И я доплыл. Докарабкался изо всех сил и, ощутив под ногами глинистое дно, добрел до теплого, деревянного берега, который всегда казался мне загадочным и таким далеким, будто это была не земля даже, а как бы другая планета, серый бок луны.
Лёдик уже сидел на сухом, серебристом бревне, грелся на солнышке, и когда я в мокрых своих трусиках сел с ним рядом на горячую покатость бревна, он положил руку мне на плечи и, пошлепывая ладошкой, сказал: «Молодчик! Сейчас отдохнем, позагораем и обратно. А то без порток останемся».
Я уже тогда знал, что не доплыву обратно. На этом сером, выгоревшем, захламленном щепой и досками, затянутом забором берегу стало вдруг так тоскливо, словно бы я и вправду попал на неживую луну.
— Я не доплыву, — сказал я Лёдику.
— А чего будешь делать?
— А если по мосту?
— Кто тебя пустит-то? Дурила! Доплывешь. Сюда доплыл, а чего… Раз доплыл, значит, доплывешь, — с равнодушной уверенностью сказал Лёдик. — Свистнут портки, тогда будешь знать.
— Нет, Лёдик, — грустно сказал я, разглядывая родной берег, пестрящий голыми людьми, валяющимися на зеленой траве под высокими липами и кленами, счастливыми и бесконечно далекими, чьи умные головы как маленькие шарики с ручками, плавали под крутым бережком, темнея над поверхностью широченной реки. Я завидовал им с тоской обреченного человека. Все они, неразличимые отсюда, превратились для меня в одно какое-то многоликое, многогрудое, обоеполое существо, частью которого я только что чувствовал себя, как и они счастливо греясь на солнышке, полоскаясь недалеко от берега в прохладной мутной реке, радуясь с восьмилетней своей вершинки, что я тоже человек свободный, как и все тут на берегу, что и мне тоже можно на весь день уйти из дома на Воробьевку, потому что у меня есть отличный друг, которому уже одиннадцать лет.

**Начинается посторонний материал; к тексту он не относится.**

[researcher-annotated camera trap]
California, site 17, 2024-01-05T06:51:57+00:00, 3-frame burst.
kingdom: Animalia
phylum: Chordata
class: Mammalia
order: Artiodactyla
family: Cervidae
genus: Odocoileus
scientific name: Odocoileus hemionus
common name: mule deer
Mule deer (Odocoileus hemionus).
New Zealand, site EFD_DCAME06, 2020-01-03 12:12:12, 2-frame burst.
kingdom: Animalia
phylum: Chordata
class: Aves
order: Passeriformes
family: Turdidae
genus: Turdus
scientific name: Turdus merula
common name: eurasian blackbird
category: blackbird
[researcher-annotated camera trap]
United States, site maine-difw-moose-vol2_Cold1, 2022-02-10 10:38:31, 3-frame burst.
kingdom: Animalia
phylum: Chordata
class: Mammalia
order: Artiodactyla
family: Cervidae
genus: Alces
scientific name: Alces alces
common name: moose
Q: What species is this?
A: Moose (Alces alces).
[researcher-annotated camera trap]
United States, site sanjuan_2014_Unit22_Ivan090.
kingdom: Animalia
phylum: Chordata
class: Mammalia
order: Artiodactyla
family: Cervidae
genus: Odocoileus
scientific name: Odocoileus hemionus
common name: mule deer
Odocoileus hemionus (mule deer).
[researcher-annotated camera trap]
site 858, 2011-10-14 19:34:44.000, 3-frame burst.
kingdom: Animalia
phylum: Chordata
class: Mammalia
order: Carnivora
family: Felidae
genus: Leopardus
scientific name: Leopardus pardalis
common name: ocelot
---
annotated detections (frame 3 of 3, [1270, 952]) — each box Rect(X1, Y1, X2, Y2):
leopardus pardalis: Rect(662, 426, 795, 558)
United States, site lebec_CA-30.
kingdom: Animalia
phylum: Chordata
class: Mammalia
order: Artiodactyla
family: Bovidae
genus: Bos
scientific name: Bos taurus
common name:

— Лёдик, — сказал я. — Я не доплыву, наверное. Ты плыви, если хочешь, а то и правда стащут портки.
Мне было очень стыдно перед старшим другом, и я боялся, что он рассердится на меня. Я все еще чувствовал дружеское прикосновение его руки, его похлопывание по плечу, и мне не хотелось быть ему в тягость.
— Плыви, а я тут посижу, отдышусь малость и тоже… попробую. Ты только гляди, когда я поплыву. Я тебе рукой помахаю, ладно? Ты наблюдай за мной, а я помахаю.
— Утонешь, отвечай тогда за тебя.
Я понимал, конечно, что если я утону, у Лёдика будет много всяких неприятностей, и поэтому чувствовал себя кругом виноватым. Нельзя тонуть, да и не хотелось. Ужасно не хотелось тонуть!
— Порток-то не жалко, — задумчиво сказал Лёдик. — У меня они старые, никто и не возьмет вообще-то. На левой коленке уже кожа просвечивает. Рубашку жалко! Хрен с ней вообще-то, конечно… Мать жалко! Скажет, вот работаю, стараюсь… бьюсь как рыба, а он… У тебя-то портки да майка — и все. Жалко, что ль. Конечно, чего говорить — без порток по городу неудобно. Ух ты, елки-палки… Мать будет орать, ужас! Ты знаешь ее, чего говорить…
— Плыви, Лёдик, а? — взмолился я. — Я постараюсь. Ты не бойся. А вообще-то тебе ничего не будет! Скажешь, не видел…
Он сурово оглядел меня и молча отвесил крепкий и радостный для меня шелобан по лбу.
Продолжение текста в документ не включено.